Agfa has described its Q1 results as “solid” although its offset printing business had begun being affected by the Covid-19 pandemic, exacerbating “already tough conditions in this industry”.
Sales in the three months to 31 March decreased by 4.4% to €501m “due to the issues in the offset printing industry, the refocus on higher margin activities in several business areas and the first effects of the Covid-19 pandemic,” Agfa said.
Gross profit margin improved from 32.7% to 33.9% year-on-year, as the group benefited from its focus on “quality turnover” and improved service and manufacturing efficiencies.
Sales and administration expenses reduced from 22.6% of revenue in the first quarter of 2019 to 21.5% this year. R&D spend was only slightly down at €36m.
President and CEO Pascal Juéry said: “Despite some impact of Covid-19 on our activities in the printing industry, we delivered a solid set of results and we generated strong cash flows. Our program to reduce working capital continues to be successful. It allowed us to further lower our net financial debt to a very healthy level.”
Net debt reduced from €106m at the end of 2019 to €69m at the quarter end.
Sales at its Offset Solutions division were down 5.8% at €187m.
“The sales coming from the alliance with Lucky HuaGuang Graphics were not able to compensate for the structural decline of the offset markets and the effects of COVID-19 pandemic, which in the first quarter had an impact on the business in China,” Agfa said.
EBITDA losses at the division reduced from €3.6m to €1.4m.
The impact of the pandemic on advertising and commercial activities “will lead to lower print volumes” and demand for printing plates in coming quarters.
Agfa said the division had implemented cost containment plans, working capital measures and other actions to improve profitability and to adapt its activities to the worsened market situation.
In Q1, to address the impact of the COVID-19 pandemic it temporarily stopped the production of printing plates in its plants in Leeds, at Pont-à-Marcq in France, while production at its Wiesbaden plant in Germany was “temporarily scaled back”.

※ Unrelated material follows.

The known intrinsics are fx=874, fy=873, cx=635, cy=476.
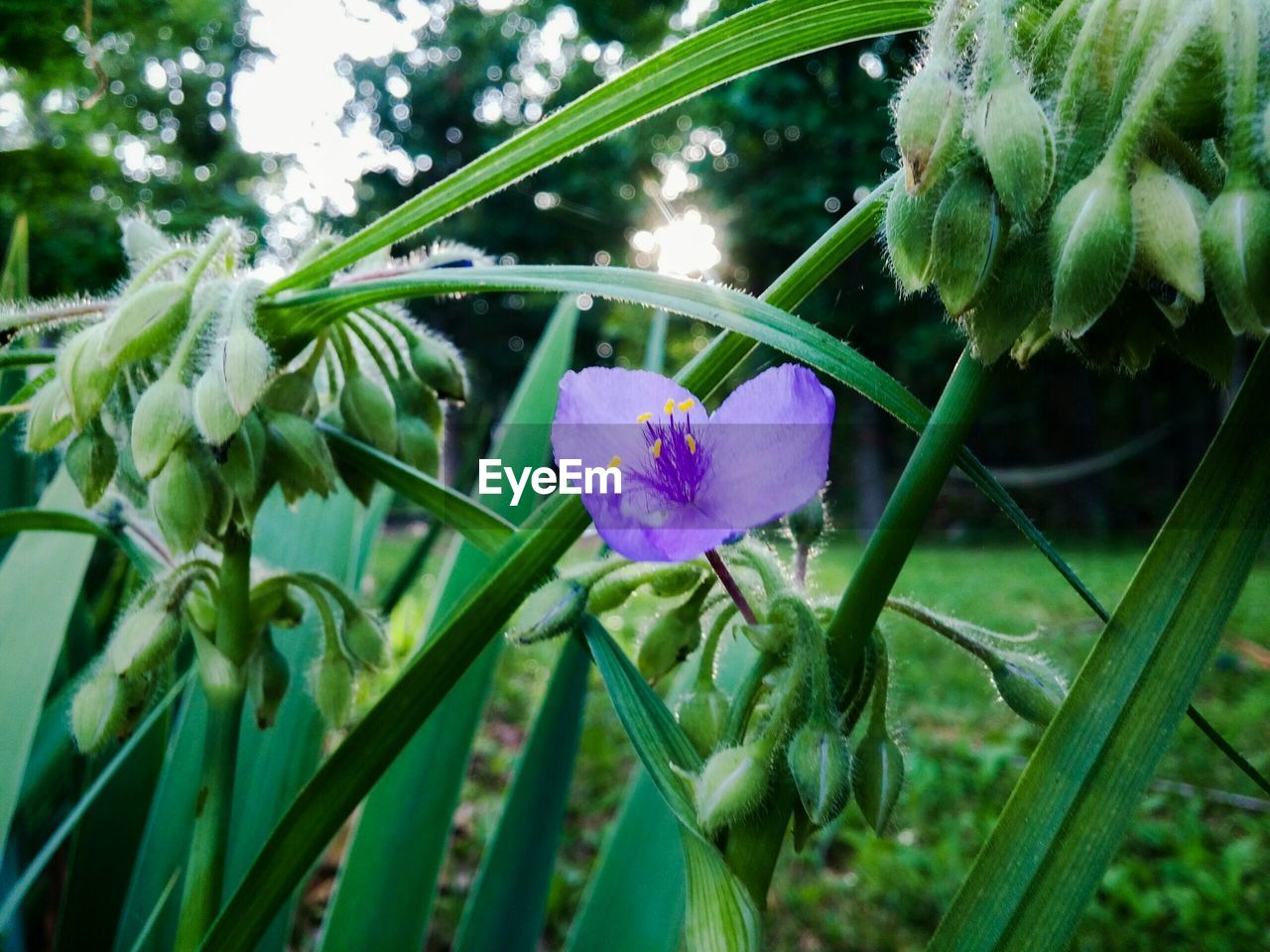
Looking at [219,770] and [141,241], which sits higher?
[141,241]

A spokesman told Printweek the shutdown measures in Leeds and France were still ongoing.
“Our strategy is (even before Covid-19) and remains to adapt our production capacity on the changing market demand.”
However, the supply of plates to customers is not affected, said Eddie Williams, Agfa’s head of sales for commercial print: “There is absolutely no issue with the supply of any plate product. Our plant in Germany can cope with all the current demand, and we are monitoring demand on a weekly basis.”

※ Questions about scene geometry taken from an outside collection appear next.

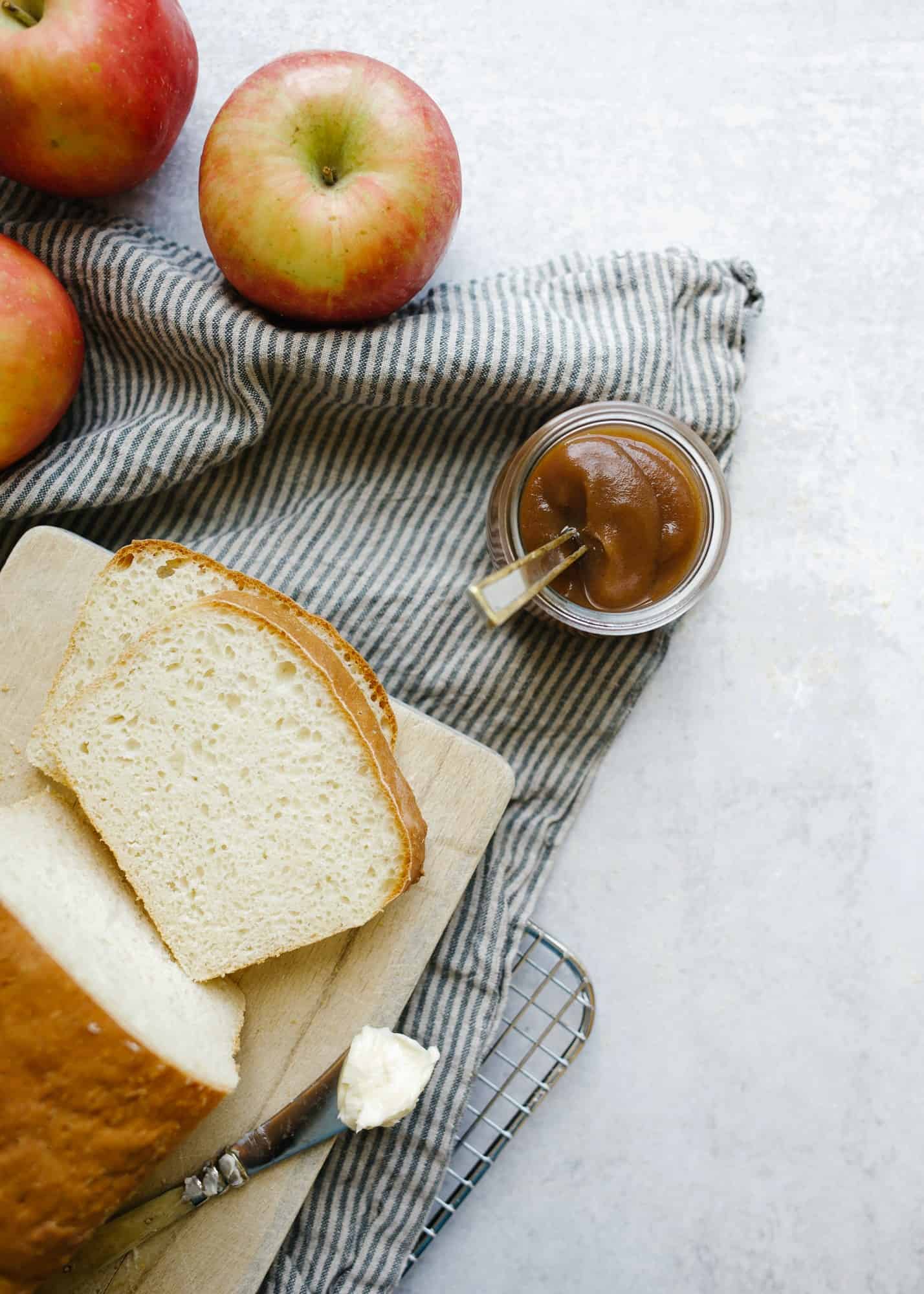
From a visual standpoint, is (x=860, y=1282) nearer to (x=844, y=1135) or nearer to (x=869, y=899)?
(x=844, y=1135)

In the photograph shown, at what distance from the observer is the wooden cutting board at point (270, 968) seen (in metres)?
1.66

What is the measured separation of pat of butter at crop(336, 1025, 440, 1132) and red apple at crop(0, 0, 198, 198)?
1.47m

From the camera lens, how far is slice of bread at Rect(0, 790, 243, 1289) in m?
1.41

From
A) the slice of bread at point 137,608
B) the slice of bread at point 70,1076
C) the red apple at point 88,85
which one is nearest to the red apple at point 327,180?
the red apple at point 88,85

Sales at the group’s Digital Print & Chemicals division were down 14.2% at €74.3m.
“In inkjet, the ink product ranges performed well. On the other hand, many companies are postponing investments in high-end large-format printing equipment due to the Covid-19 pandemic. As this market almost came to a standstill in March, a strong Covid-19 impact will also be visible in the coming quarters,” Agfa said.
Despite the adverse conditions, it reaffirmed that inkjet was still an important growth engine for the group and stated: “The company continues to explore promising business opportunities in new market segments”.